▸ Selected extract:
-- start --
No. 1070 Pittsburgh 1981, Appeal from the Order of the Court of Common Pleas of Allegheny County, Pennsylvania, Civil Division at No. SA 806 of 1981.


David Abrams, Monroeville, for appellant.

Kemal A. Mericli, Assistant District Attorney, Pittsburgh, for Commonwealth, appellee.

Rowley, Popovich and Hoffman, JJ.

Author: Popovich

[ 319 Pa. Super. Page 399]

This is an appeal by the appellant, Frank Joseph Gussey, from the Order*fn1 of the Court of Common Pleas of Allegheny County finding him guilty of violating 75 Pa.C.S.A. § 3362(a)(2) (Speeding). We affirm.

[ 319 Pa. Super. Page 400]

The facts consist of the following: On June 25, 1981, Trooper Lee Michael Formichella had established a radar site on the Pennsylvania Turnpike at milepost 54.7 in Monroeville, Allegheny County. At approximately 5:35 a.m., a red Dodge coupe, bearing Pennsylvania registration, entered the influence of the radar beam at a speed of 80 miles per hour. The posted speed is 55 miles per hour. The Trooper waved the vehicle over, and appellant stopped a short distance down the road. For exceeding the legal speed limit, appellant was issued a citation in compliance with Pa.R.Crim.P. 51 A(1).
-- end --
▸ Dataset section:
-- start --
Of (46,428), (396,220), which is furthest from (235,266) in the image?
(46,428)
-- end --
▸ Your objective:
Pick up the speeding appeal opinion after its last sentence and carry it forward. The listing has nothing to do with the speeding appeal opinion.

▸ The response:
Appellant pleaded not guilty to the summary violation and gave notice of his plea to the appropriate authorities, and a hearing was scheduled before John H. Salton, District Justice, for July 14, 1981. Appellant was given notice of the trial by letter dated July 8, 1981. Pa.R.Crim.P. 55. At the proceedings, both Trooper Formichella and appellant, who was represented by counsel (David Abrams), testified. At the conclusion of the hearing, the District Justice found appellant guilty and ordered him to pay the amount of the fine ($75.00) and court costs ($15.00).

On July 21, 1981, appellant's counsel filed a timely notice of appeal from the summary conviction with the prothonotary of the court of common pleas. Pa.R.Crim.P. 67(a) & (c). As a result thereof, the District Justice submitted a certified transcript of the docket with the Clerk of Courts of Allegheny County (Pa.R.Crim.P. 67(e)), and the case was listed for a de novo hearing on August 31, 1981. Pa.R.Crim.P. 67(f).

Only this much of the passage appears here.